According to Ady Mineo, ‘these propositions … polemically challenge the cornerstones of Victorian morality, are translated into imaginative and narrative terms in his utopian romance’; what Guest sees are healthy, happy, and self-confident people whose lives and sexual identities are no longer confined to the role designated to them through the ‘callous cash nexus’. No one in any relationship was another person’s ‘property’; so most crimes of passion, which often stemmed from adultery, would simply fade away in the utopia of the twenty-first century.

William Guest still takes some convincing, however, and turns to the subject of violent crimes which are unrelated to property:

“Hot blood will err sometimes. A man may strike another, and the stricken strike back again, and the result be a homicide, to put it at the worst. But what then? Shall the neighbours make it worse still? Shall we think so poorly of each other as to suppose that the slain man calls on us to revenge him, when we know that if he had been maimed, he would, when in cold blood and able to weigh all the circumstances, have forgiven his maimer? Or will the death of the slayer bring the slain man to life again and cure the unhappiness his death has caused?”

“Yes,” I said, “but consider, must not the safety of society be safeguarded by some punishment?”

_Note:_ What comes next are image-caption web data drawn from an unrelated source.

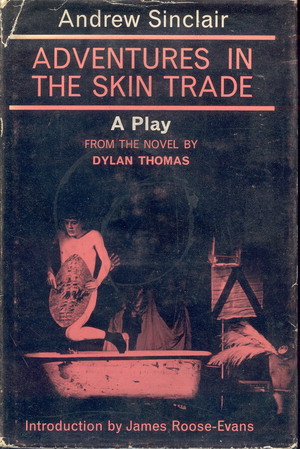 Image for Adventures in the Skin Trade - A Play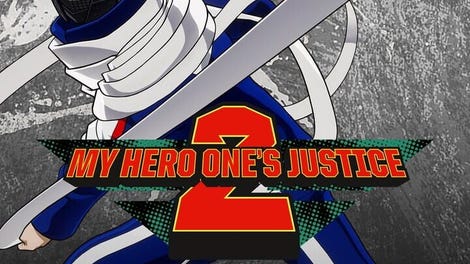 My Hero One's Justice 2: DLC Pack 6 - Hitoshi Shinso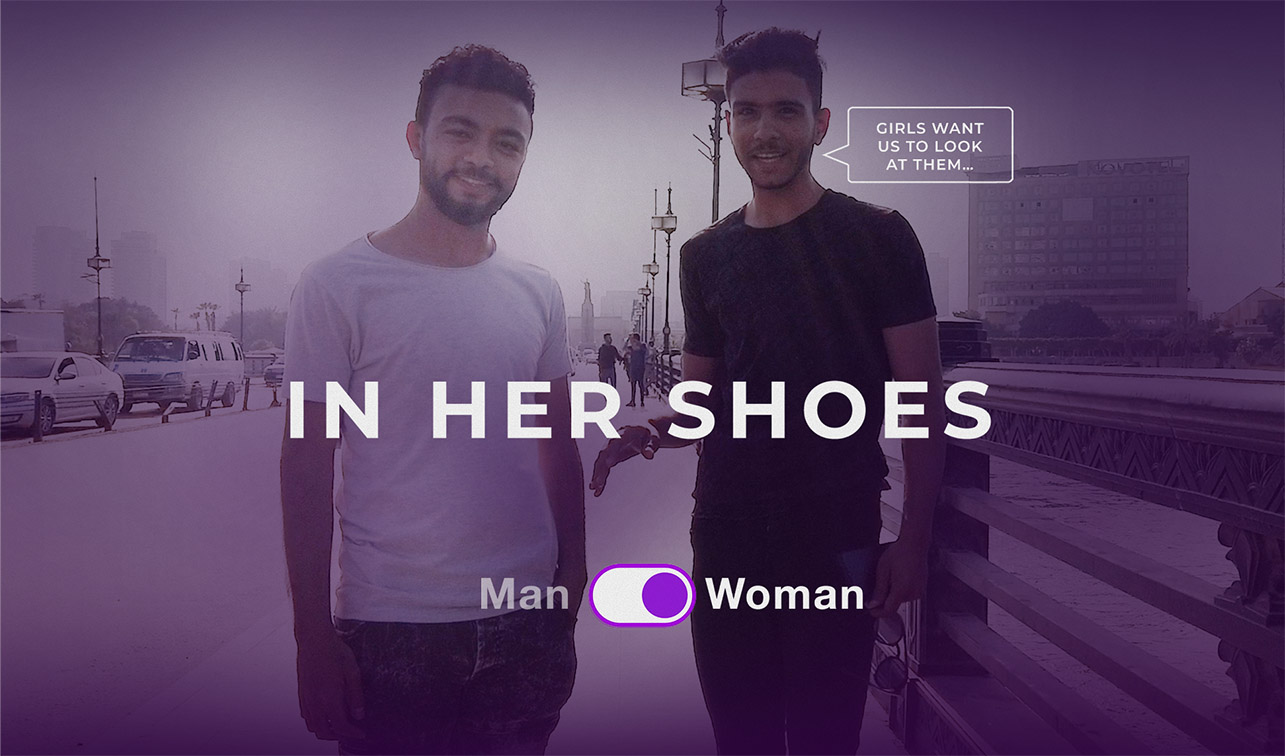 LUX and Wunderman Thompson Singapore highlights everyday sexism around the world by asking men to walk ‘In Her Shoes’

“There, neighbour!” said the old man, with some exultation. “You have hit the mark. That punishment of which men used to talk so wisely and act so foolishly, what was it but the expression of their fear? And they had no need to fear, since they—i.e., the rulers of society—were dwelling like an armed band in a hostile country. But we who live amongst our friends need neither fear nor punish. Surely if we, in dread of an occasional rare homicide, an occasional rough blow, were solemnly and legally to commit homicide and violence, we could only be a society of ferocious cowards. Don’t you think so neighbour?”

Essentially, in a society of equals, no one should desire to strike another. Sometimes a homicide committed in ‘hot blood’ has happened in the utopia, of course, but it there is no need to punish the perpetrator with incarceration or even the death penalty (still very much used against criminals in Morris’s day); that would not do society any good and besides the humiliation and shunning he would receive from his ‘fellows’ would be a deterrent enough to effectively stop it from happening.

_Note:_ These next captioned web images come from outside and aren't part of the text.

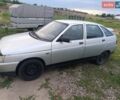 Сірий ВАЗ 2112, об'ємом двигуна 1.6 л та пробігом 220 тис. км за 1350 $, фото 1 на Automoto.ua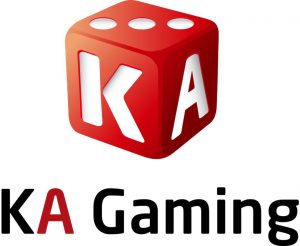 Logo KA Gaming biểu tượng cho đơn vị hùng mạnh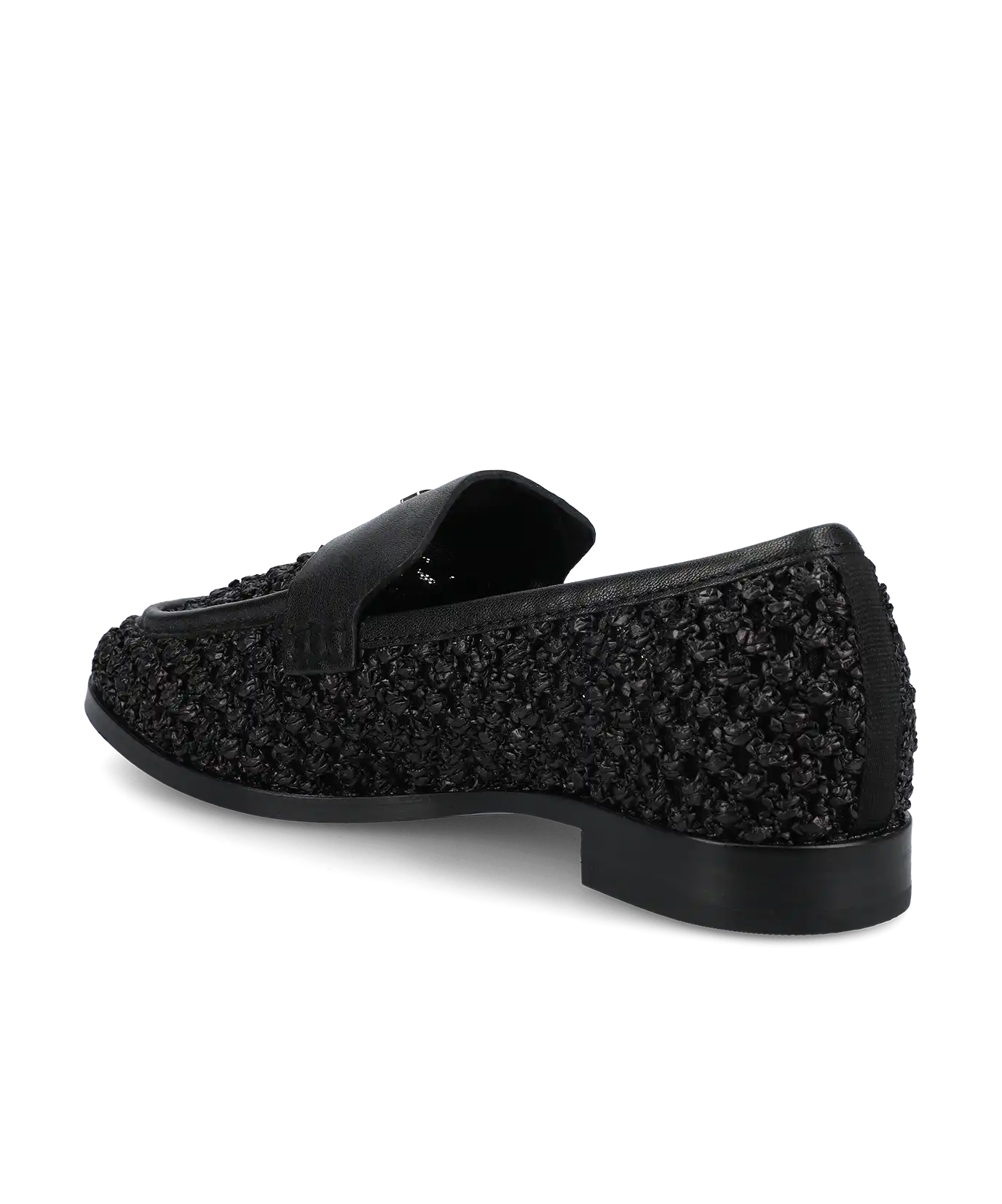 The Starling 20 - Black Openweave
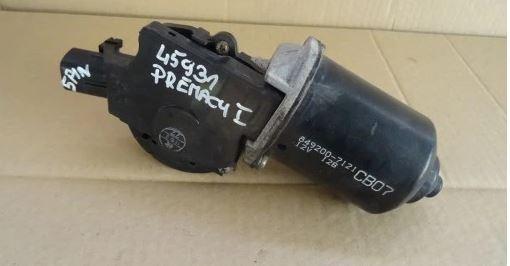 Mazda Premacy hatchback 1.8 16v petrol MT 74 kW 2005  Motorček stieračov predný 8492007121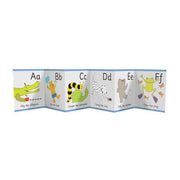 Milo's Birthday Surprise Alphabet Frieze - My Playroom 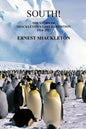 South! (Unabridged. with 97 original illustrations): The Story of Shackleton's Last Expedition 1914-1917 - Paperback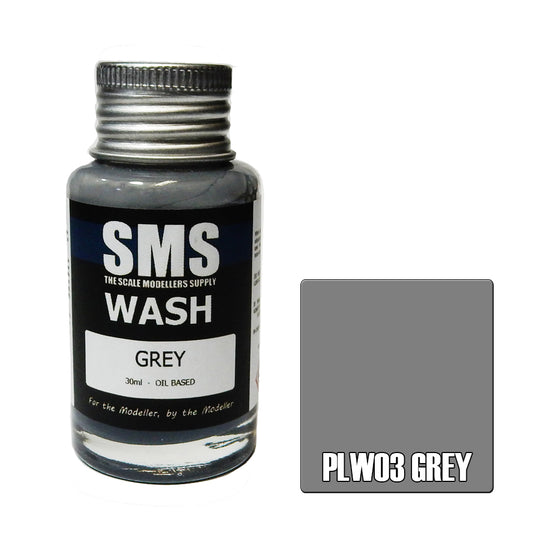 SMS Wash Grey 30ml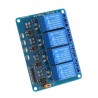 4 Channel DC 5V Relay Module for Arduino UNO R3 MEGA 2560 1280 DSP ARM PIC AVR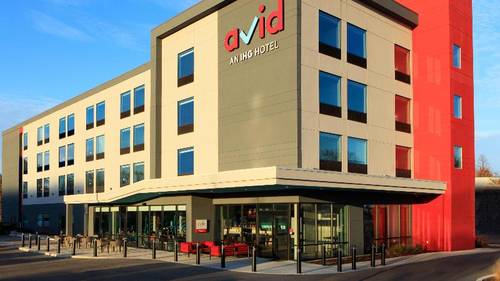 avid Hotel Orlando International Airport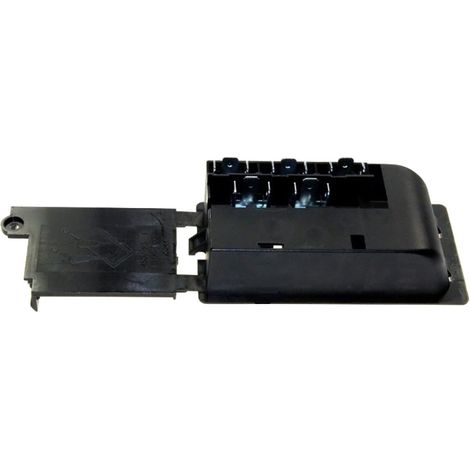 BORNIER ALIMENTATION pour TABLE DE CUISSON BRANDT - 79X5737 (1/2)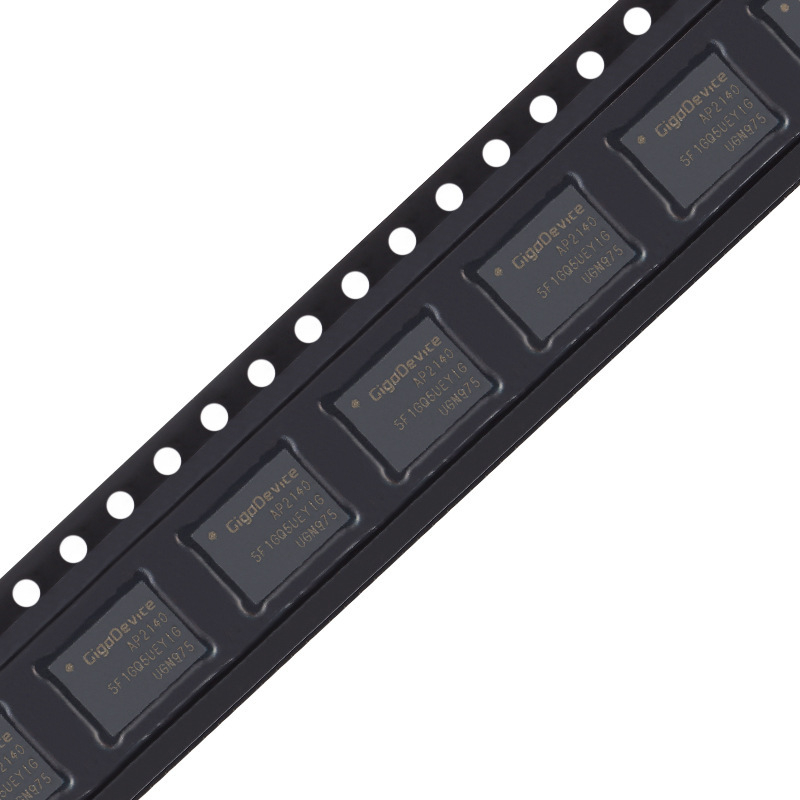 GD5F1GQ5UEYIGR WSON-8 1Gb SLC NAND Flash memorijski IC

Morris’s romance has been accused of being a bit whimsical and his point about the deterrent of murder many modern readers might read as naïve. Yet in the first instance he was certainly correct in surmising that the idea of crime and who is labelled as a criminal has much to do with how the law—formulated by the ruling class—is designed to keep another class oppressed. For Morris, there was no place for the law in a future socialist society.

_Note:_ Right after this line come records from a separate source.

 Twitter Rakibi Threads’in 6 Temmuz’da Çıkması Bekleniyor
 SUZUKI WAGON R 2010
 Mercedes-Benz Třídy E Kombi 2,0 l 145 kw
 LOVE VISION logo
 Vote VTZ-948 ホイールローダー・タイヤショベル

[i] William Morris, News from Nowhere; or, An Epoch of Rest (London: Kelmscott, 1892), online edn <http://morrisedition.lib.uiowa.edu> [Accessed 18 April 2019].

[ii] Drew Gray, Crime, Policing, and Punishment in England, 1660–1914 (London: Bloomsbury, 2016), p. 328.

[iii] Ibid., p. 90.

[iv] Tim Newburn, Criminology: A Very Short Introduction (Oxford: Oxford University Press, 2018), p. 14.

[v] Ady Mineo, ‘Eros Unbound: Sexual Identities in News from Nowhere’, Journal of William Morris Studies, 9: 4 (1992), 8–14 (p. 9).